Though such revelations can be challenging, Cole ultimately believes in their value to those seeking to remember their lost ancestors. “There are so many rewarding things about being able to learn what actually happened,” says Cole. “Even if it changes your narrative, you now have a better understanding.”
As summer came to a close and Cole moved to join her Sewanee peers for the Advent semester program, her involvement with the Stolpersteine project didn’t end. Having grown attached to the people she was researching, Cole continued her research activities in order to carry her last cases to the finish line.
And after having had an on-the-ground introduction to how the Holocaust is remembered at the individual level, she then started to look at the topic more broadly. She found time to visit memorials and monuments not just in Berlin, but all over Europe, with her travels also taking her to Prague and Warsaw.
In making sense of her collected experiences, Cole knitted them together and found her way to what would become her senior thesis, in which she examined the evolution of East German Holocaust remembrance from the end of World War II until the fall of the Berlin wall in 1989. In particular, she looked at the role that the memory of the Holocaust played in national identity formation, eventually finding that the dominant scholarly narrative—one of a monolithically silenced Jewish victimhood—was in actuality significantly more nuanced.
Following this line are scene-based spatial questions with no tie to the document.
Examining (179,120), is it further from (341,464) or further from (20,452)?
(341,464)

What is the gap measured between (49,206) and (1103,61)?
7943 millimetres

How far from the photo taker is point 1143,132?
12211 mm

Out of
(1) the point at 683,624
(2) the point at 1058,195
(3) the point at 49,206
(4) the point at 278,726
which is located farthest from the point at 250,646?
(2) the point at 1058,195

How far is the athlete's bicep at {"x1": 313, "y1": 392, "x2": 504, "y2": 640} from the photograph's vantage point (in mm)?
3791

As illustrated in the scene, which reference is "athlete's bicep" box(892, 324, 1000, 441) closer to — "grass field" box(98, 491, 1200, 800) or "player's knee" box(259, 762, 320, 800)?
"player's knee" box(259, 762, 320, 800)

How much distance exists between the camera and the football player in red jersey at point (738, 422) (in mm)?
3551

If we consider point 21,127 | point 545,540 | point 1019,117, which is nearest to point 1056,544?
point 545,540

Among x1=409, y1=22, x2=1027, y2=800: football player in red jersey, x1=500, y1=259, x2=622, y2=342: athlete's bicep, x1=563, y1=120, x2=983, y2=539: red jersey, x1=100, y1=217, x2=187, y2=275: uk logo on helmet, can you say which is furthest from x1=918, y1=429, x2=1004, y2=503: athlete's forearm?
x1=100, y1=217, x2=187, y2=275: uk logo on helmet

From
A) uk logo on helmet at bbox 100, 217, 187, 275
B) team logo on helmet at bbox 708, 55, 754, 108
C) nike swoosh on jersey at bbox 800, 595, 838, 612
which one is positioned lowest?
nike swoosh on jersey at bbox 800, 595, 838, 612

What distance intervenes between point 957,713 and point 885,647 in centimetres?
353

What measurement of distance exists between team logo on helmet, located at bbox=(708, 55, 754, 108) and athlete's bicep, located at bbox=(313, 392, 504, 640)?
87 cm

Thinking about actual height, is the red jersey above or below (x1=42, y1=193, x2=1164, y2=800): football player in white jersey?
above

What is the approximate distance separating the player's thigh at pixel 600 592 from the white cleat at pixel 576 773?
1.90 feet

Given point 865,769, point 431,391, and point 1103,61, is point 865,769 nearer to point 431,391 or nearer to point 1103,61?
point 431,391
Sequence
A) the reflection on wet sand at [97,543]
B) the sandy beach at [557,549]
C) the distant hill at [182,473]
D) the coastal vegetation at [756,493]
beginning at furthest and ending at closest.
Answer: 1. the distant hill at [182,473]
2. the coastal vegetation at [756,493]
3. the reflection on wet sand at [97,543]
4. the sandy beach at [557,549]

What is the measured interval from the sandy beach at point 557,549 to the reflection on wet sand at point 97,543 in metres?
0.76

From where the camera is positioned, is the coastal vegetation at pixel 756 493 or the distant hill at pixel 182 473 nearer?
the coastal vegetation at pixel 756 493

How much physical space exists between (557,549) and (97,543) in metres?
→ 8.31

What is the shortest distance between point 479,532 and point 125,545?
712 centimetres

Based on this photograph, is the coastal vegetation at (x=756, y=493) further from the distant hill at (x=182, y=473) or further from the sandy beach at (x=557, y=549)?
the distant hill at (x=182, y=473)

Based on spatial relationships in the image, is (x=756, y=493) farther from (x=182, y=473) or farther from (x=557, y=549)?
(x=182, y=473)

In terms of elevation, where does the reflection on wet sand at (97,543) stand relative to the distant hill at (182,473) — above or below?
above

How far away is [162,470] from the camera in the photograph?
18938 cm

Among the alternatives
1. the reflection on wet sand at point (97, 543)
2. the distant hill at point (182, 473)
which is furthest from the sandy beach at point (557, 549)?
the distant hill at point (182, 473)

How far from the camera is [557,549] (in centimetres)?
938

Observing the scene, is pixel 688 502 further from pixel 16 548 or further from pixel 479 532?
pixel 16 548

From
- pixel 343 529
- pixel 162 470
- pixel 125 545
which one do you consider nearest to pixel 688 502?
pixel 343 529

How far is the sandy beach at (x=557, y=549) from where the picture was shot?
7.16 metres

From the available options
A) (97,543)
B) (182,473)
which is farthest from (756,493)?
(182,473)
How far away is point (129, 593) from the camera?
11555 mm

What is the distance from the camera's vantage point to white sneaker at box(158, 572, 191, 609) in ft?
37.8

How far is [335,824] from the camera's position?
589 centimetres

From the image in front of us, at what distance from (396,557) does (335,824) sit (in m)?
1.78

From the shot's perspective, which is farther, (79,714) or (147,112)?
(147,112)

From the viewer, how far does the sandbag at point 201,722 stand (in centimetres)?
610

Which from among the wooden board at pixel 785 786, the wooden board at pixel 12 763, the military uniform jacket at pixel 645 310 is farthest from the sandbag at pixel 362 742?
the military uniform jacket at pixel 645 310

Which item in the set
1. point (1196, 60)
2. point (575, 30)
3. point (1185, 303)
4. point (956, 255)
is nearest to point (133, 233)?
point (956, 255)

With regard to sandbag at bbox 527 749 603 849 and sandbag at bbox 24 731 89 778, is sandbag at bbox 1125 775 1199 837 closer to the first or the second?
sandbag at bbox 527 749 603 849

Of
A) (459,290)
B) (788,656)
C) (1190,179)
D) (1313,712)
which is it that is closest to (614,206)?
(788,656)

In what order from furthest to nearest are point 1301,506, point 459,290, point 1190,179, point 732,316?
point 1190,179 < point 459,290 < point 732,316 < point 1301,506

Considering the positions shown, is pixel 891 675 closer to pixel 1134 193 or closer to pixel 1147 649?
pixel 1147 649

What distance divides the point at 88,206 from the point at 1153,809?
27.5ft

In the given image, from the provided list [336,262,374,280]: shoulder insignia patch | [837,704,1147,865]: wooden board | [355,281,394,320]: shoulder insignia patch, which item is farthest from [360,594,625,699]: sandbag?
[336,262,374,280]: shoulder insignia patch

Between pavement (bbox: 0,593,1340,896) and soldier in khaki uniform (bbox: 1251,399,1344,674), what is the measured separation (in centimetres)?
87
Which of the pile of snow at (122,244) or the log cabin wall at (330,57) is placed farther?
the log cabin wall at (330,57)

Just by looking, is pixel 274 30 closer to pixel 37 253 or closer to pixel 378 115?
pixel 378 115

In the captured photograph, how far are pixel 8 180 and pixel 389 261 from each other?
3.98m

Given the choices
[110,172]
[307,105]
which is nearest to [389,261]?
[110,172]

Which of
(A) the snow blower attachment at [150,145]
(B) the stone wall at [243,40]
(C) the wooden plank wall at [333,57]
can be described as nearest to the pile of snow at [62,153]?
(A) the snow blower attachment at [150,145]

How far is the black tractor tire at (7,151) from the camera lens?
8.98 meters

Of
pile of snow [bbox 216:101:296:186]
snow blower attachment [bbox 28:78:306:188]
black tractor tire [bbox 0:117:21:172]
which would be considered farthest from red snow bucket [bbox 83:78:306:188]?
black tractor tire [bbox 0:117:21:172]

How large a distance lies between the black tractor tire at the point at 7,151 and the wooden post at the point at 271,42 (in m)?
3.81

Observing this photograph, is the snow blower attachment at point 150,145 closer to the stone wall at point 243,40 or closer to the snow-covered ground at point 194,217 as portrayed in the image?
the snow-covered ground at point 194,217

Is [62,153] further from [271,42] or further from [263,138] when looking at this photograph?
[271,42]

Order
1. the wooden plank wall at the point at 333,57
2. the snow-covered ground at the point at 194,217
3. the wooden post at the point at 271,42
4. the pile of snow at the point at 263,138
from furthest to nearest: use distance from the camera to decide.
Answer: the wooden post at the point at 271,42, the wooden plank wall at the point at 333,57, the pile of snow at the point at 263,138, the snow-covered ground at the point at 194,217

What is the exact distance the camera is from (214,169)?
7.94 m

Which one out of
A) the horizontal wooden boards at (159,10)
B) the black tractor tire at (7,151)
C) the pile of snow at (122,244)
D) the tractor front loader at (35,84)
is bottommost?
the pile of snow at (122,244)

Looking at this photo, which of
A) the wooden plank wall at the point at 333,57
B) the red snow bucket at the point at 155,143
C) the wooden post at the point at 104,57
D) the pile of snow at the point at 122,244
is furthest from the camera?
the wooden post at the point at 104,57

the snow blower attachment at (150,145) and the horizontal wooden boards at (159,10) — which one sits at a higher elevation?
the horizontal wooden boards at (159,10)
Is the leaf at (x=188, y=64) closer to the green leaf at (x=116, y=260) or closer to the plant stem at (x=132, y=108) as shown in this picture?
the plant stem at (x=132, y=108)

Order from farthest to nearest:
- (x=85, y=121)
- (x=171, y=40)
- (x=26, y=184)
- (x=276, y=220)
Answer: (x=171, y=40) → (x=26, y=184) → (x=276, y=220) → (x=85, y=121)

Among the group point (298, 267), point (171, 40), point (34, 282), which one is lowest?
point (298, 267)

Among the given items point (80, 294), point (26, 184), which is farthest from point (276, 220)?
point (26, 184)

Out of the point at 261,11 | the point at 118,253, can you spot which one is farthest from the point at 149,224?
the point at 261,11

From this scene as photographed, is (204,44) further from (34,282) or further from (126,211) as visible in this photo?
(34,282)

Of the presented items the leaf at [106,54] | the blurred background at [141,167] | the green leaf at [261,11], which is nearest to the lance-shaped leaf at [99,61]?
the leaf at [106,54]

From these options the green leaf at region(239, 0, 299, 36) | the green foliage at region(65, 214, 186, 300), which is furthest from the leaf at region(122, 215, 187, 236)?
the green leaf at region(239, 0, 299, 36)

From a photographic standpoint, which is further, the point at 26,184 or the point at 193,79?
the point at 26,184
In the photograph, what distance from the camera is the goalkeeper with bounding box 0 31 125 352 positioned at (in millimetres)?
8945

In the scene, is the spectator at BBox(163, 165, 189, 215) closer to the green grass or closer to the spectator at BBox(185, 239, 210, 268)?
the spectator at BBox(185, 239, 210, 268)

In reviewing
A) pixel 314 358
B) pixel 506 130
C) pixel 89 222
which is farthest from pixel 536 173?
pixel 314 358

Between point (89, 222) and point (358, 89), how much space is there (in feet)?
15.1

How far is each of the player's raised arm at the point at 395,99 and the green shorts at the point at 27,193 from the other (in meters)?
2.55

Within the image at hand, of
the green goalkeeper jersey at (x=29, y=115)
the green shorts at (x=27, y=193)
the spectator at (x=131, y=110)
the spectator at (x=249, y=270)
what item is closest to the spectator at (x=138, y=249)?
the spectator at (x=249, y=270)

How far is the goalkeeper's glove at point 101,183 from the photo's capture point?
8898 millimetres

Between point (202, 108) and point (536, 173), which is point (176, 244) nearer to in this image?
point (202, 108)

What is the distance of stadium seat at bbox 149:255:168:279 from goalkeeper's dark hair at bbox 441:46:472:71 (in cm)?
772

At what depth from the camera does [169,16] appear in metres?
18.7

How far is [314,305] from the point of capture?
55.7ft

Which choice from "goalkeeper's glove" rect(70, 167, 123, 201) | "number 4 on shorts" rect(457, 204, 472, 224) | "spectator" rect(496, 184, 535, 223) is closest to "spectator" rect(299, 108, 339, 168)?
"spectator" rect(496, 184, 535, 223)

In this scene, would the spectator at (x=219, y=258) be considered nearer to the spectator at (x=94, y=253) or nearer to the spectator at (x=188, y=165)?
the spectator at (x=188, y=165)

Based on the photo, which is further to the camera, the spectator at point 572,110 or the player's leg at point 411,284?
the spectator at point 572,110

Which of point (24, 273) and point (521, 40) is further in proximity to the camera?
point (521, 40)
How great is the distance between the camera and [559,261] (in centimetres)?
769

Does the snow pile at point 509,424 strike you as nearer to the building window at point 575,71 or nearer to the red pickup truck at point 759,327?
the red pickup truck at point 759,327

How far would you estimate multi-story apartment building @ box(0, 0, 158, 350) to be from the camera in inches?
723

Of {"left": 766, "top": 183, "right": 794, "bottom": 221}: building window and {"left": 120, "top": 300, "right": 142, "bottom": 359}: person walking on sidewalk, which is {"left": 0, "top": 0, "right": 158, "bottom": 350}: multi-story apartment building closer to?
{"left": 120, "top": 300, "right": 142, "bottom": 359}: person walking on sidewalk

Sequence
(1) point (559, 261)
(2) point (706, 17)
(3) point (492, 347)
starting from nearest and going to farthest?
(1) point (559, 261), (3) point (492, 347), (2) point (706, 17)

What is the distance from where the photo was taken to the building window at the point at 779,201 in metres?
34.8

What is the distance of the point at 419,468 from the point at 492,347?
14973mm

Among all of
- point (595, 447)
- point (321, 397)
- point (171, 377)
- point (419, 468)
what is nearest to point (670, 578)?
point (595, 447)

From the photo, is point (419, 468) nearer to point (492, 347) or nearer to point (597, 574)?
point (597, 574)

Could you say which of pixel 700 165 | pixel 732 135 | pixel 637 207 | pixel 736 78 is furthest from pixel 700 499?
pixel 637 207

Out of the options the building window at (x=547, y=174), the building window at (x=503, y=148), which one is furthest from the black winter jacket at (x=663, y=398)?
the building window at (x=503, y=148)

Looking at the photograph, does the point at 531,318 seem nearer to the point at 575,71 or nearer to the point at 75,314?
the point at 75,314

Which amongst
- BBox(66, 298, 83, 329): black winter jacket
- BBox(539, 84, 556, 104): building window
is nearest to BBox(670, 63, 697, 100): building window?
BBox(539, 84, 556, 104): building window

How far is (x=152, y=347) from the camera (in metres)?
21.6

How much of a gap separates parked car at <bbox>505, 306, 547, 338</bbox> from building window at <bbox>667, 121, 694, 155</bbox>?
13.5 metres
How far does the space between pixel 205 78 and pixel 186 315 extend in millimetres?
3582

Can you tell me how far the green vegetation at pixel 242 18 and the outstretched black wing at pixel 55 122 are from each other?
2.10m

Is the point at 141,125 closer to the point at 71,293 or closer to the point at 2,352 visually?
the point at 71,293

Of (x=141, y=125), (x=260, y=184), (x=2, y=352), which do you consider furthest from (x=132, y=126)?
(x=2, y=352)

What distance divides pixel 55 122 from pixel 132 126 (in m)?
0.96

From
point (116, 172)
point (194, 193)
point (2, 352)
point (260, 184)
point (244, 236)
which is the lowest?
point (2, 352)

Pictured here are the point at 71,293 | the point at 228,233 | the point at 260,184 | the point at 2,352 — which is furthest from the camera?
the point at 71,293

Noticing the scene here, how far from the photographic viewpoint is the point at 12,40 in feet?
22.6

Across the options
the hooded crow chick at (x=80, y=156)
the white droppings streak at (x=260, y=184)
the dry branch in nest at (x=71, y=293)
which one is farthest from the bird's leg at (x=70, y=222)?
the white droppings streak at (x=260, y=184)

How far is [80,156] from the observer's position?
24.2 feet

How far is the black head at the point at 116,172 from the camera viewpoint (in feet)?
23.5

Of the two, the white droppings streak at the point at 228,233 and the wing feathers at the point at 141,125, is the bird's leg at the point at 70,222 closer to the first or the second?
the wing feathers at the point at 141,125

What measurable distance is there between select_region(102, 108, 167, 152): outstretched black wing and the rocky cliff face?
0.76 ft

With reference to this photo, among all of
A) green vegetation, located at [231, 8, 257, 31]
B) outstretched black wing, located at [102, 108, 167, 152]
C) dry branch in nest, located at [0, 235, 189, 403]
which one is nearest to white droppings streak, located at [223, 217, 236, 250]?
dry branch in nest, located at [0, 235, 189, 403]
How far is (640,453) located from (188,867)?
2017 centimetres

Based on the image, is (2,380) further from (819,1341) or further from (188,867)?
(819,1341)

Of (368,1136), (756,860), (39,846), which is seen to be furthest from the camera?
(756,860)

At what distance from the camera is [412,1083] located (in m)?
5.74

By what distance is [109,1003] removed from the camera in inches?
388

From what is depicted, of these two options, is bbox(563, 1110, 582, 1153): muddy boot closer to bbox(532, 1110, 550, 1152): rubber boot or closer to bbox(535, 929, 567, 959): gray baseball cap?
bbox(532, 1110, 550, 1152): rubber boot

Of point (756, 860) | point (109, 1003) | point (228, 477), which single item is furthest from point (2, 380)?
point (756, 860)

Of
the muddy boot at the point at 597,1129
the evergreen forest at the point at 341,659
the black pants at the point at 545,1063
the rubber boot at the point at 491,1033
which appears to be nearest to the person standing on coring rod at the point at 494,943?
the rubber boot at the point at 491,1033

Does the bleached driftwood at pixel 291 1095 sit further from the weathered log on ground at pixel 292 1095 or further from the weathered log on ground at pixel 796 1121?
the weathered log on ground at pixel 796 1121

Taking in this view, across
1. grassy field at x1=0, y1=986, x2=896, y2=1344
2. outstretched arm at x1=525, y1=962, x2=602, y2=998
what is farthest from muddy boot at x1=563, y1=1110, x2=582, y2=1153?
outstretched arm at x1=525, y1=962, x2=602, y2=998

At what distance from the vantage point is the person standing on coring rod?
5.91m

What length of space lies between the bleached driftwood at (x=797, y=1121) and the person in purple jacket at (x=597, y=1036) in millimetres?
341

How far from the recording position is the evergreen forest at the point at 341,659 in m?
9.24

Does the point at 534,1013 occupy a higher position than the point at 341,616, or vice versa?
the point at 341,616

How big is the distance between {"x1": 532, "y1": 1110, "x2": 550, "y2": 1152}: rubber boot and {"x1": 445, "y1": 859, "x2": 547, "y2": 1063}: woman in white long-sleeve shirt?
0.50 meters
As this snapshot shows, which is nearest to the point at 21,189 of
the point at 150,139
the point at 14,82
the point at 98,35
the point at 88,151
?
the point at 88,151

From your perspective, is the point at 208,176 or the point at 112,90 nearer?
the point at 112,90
Next, she’ll take that project one step further as she writes an honors thesis in her last semester, this time looking at Holocaust memory in West Germany over the same time frame. While her specific post-graduation plans are not yet set, she’s certain that she’ll continue to go deeper on this research topic as a graduate student in history, Jewish studies, or a similar field.
Even after having spent the better part of two years buried in books, historical records, and other documents, Cole is still reckoning with what it means to continually confront one of humanity’s darkest chapters through an academic lens. The nature of the Stolpersteine project research in particular, with its individual focus and immediate connection to victims’ families, bore a distinct sense of heaviness.
“You’re looking at the bureaucratic view of this person’s life, and it seems like that might make you feel removed from them,” says Cole. “But I think it had almost the opposite effect. I knew this person’s entire life, and developed a very personal connection to someone who had passed away decades ago. It was very emotional for me.”
Yet Cole has never wavered on the value of the endeavor. Projects like the Stolpersteine, in her view, are ultimately more fulfilling than they are challenging. “It was very difficult, but also very rewarding because you feel like you’re doing positive work,” says Cole. “You’re doing work that helps to comfort the family and do this person justice by figuring out what happened to them.”
Though her current research has taken her away from such intensely personal narratives, Cole remains ever cognizant of the weight and import of her study. With the number of years separating us from the Holocaust growing and the number of surviving first-person witnesses to its atrocities dwindling, she sees the act of remembering—and examining how we communally remember—as critical to understanding and interpreting contemporary world events.
“This history is very relevant to what’s happening in the world today,” says Cole. “As we look at the rise of far-right extremism and the conflicts happening in Ukraine and the Middle East, I think that looking back at historical acts of genocide and violence are important to understanding how to move on in the world today.”